'The Age of Caesar' collects new translations of five Plutarch bios

The works in this volume form an astute grouping of figures whose interwoven families and fortunes shaped much of the political history of the Roman world in the first century BC.

The Age of Caesar: Five Roman Lives 1st Edition By Plutarch (author), James Romm (editor), and Pamela Mensch (translator) W. W. Norton & Company 432 pp.

The transcendent arrogance of autocratic rulers is hardly a new historical phenomenon. More than 2,000 years before our own troubled times, some of ancient Rome’s leading politicians allowed their colossal egos to destroy a venerable system of Republican government.

Pamela Mensch’s new translation of five Plutarch biographies of famous Roman generals and politicians – Pompey, Caesar, Cicero, Brutus, Antony – offers a timely occasion to reflect on the folly and danger of unchecked hubris.

Plutarch was a prolific chronicler of illustrious figures. His enormous "Parallel Lives" was a series of biographies that paired Greek and Roman statesmen based on perceived similarities. Twenty-three of the pairs survive, so Mensch’s translation, dubbed The Age of Caesar, is only a small sliver of a much broader original work. But the five Roman lives that the volume collects form an astute grouping of figures whose interwoven families and fortunes shaped much of the political history of the Roman world in the first century BC.

****************

TASK A >>
In the review, how many of the pairs in Plutarch's "Parallel Lives" survive?
TASK B >>
List the Roman figures whose biographies are translated in the volume discussed in the review.
TASK C >>
Copy the passage of the review between "The Age of Caesar: Five" and "of unchecked hubris.", inclusive.

GIVEN RECORDS >>
****************

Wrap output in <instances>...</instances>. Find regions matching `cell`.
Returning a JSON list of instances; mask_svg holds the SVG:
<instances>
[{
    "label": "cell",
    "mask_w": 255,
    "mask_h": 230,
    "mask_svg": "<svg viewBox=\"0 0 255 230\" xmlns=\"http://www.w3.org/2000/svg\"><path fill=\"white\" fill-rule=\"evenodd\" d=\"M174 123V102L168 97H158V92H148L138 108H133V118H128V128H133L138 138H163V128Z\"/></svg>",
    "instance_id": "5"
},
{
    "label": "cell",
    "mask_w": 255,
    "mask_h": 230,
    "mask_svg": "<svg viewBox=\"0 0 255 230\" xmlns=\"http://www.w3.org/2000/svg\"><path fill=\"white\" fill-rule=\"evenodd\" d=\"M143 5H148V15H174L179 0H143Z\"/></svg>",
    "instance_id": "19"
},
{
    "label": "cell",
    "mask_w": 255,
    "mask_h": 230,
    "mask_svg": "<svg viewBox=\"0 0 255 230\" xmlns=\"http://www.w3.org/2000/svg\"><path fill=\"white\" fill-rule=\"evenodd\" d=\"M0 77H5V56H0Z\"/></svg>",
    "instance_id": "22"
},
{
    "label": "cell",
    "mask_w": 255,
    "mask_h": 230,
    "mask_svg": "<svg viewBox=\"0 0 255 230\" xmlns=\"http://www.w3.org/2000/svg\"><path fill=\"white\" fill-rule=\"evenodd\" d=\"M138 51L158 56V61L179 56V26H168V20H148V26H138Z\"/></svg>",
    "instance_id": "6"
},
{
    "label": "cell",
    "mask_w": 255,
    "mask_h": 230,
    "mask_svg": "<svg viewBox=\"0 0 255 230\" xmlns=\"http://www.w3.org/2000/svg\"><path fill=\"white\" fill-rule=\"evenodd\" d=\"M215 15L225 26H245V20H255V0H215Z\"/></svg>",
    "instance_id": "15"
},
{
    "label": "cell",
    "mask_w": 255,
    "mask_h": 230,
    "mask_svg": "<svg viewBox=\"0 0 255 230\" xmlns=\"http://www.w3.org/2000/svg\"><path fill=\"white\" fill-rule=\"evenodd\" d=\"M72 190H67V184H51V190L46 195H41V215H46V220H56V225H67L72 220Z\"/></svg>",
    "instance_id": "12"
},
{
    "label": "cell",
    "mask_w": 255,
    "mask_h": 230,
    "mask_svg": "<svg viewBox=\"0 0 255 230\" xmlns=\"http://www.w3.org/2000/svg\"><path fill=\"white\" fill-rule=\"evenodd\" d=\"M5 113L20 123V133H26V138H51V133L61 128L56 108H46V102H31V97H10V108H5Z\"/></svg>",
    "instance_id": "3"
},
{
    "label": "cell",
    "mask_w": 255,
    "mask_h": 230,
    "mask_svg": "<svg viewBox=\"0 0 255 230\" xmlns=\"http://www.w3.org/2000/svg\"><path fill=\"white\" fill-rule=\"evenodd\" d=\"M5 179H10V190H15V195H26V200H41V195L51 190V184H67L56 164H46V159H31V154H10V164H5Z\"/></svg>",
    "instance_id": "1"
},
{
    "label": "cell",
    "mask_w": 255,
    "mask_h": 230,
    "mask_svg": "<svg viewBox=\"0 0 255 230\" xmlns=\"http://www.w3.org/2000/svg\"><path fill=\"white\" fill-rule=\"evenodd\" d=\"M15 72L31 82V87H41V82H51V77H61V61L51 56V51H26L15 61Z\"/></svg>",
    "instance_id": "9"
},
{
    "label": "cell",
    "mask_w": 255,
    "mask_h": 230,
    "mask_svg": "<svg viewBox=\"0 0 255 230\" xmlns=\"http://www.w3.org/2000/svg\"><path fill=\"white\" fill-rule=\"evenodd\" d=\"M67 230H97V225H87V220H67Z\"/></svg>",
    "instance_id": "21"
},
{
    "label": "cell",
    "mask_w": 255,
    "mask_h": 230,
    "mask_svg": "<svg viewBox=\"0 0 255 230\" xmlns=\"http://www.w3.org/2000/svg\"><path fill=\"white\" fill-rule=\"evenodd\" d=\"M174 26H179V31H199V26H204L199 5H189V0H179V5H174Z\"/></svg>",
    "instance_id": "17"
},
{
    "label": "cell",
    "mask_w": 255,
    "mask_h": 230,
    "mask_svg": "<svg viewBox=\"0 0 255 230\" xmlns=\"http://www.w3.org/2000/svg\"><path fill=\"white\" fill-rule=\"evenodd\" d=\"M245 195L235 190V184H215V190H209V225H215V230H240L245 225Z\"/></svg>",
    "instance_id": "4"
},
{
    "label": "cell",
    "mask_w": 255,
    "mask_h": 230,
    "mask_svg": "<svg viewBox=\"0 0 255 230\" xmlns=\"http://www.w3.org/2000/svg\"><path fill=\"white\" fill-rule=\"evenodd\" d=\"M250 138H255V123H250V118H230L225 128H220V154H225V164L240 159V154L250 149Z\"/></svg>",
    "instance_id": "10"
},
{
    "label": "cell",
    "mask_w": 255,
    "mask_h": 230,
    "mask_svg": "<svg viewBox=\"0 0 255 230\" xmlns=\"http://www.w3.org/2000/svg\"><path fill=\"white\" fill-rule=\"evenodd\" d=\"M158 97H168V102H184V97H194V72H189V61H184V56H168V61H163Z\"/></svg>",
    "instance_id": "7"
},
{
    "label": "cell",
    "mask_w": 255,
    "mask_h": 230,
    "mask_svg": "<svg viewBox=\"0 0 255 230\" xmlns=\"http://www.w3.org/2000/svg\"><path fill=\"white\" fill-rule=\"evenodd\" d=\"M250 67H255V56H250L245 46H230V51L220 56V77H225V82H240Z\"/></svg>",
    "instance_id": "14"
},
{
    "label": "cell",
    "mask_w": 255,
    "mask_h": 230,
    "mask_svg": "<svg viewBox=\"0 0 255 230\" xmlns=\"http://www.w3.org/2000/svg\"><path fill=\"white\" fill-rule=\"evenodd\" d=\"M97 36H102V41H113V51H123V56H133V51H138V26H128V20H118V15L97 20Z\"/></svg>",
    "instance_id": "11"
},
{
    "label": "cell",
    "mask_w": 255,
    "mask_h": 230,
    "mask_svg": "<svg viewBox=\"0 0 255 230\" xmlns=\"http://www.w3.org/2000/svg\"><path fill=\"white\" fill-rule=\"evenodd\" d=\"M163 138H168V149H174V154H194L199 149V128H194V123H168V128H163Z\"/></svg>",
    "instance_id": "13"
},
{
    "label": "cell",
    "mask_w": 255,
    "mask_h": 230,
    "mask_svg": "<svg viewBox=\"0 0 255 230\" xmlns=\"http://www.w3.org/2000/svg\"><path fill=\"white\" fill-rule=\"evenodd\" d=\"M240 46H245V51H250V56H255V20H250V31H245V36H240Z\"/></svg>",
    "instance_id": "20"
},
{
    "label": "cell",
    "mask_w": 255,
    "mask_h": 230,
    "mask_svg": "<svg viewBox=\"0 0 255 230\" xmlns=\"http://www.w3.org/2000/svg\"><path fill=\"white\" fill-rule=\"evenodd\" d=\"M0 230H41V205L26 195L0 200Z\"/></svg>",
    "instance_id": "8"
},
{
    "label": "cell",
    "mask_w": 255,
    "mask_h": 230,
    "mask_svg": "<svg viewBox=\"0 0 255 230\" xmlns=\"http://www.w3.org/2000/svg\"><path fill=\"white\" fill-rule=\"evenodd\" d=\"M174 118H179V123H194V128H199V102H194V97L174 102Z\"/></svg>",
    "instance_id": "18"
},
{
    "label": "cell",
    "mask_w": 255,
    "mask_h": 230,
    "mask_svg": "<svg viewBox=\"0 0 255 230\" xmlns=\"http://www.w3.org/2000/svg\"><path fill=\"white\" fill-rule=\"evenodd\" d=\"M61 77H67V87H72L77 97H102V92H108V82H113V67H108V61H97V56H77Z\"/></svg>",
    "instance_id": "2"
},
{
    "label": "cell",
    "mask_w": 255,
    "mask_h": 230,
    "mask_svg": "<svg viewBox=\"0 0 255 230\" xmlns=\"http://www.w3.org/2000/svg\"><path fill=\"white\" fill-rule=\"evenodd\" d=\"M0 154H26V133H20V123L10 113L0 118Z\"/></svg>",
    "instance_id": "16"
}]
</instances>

****************

TASK RESULT A >>
Twenty-three of the pairs survive.

TASK RESULT B >>
Pompey, Caesar, Cicero, Brutus, Antony

TASK RESULT C >>
The Age of Caesar: Five Roman Lives 1st Edition By Plutarch (author), James Romm (editor), and Pamela Mensch (translator) W. W. Norton & Company 432 pp.

The transcendent arrogance of autocratic rulers is hardly a new historical phenomenon. More than 2,000 years before our own troubled times, some of ancient Rome’s leading politicians allowed their colossal egos to destroy a venerable system of Republican government.

Pamela Mensch’s new translation of five Plutarch biographies of famous Roman generals and politicians – Pompey, Caesar, Cicero, Brutus, Antony – offers a timely occasion to reflect on the folly and danger of unchecked hubris.